* [Short task]:
Copy out every line of the listing, starting at the line containing "What is the span" and ending at the last line of the listing. In the answers, scale every coordinate and distance by 1.2 and round each to its original number of decimal places, with halves rounded up.

══ Record list

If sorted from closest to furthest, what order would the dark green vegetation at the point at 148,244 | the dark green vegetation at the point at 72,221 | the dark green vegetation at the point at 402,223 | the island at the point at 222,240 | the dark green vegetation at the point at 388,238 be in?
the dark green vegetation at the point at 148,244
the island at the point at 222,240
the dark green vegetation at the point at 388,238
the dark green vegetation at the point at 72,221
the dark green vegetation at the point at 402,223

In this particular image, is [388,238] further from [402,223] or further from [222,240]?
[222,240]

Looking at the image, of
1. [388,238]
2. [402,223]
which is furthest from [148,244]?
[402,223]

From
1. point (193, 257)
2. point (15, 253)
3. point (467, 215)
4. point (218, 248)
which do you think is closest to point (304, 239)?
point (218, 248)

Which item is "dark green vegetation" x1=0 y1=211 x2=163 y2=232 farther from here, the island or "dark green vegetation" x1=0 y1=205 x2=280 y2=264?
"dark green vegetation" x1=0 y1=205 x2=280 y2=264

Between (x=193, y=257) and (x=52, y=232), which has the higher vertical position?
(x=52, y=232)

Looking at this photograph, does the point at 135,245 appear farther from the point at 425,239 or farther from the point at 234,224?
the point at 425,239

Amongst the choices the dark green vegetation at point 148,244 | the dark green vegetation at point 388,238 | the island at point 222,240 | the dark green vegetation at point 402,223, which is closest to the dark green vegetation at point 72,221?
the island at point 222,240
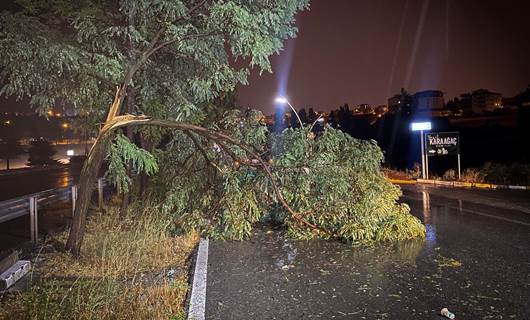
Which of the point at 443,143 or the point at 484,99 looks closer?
the point at 443,143

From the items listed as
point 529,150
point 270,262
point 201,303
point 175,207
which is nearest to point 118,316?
point 201,303

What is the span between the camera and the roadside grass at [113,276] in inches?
184

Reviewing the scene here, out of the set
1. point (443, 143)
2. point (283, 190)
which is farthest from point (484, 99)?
point (283, 190)

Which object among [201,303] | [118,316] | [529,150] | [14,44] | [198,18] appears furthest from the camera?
[529,150]

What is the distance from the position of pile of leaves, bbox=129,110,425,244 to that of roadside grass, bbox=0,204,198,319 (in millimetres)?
810

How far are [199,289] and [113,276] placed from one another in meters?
1.32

════

* [Output of the task]:
What is the span between the camera and the roadside grass at [113,276] in inches?
221

Reviewing the scene here, out of the set
1. point (443, 143)
2. point (283, 190)
which is farthest from point (484, 99)?
point (340, 228)

Which object among [201,303] | [118,316] | [529,150] | [14,44] | [198,18] appears furthest from the camera?
[635,180]

What is the distance from the position of pile of leaves, bbox=129,110,425,244 to that of roadside grass, bbox=0,204,198,319 (in millimetres)?
972

How far are [199,289] and [113,276] placed from one another in meters?
1.58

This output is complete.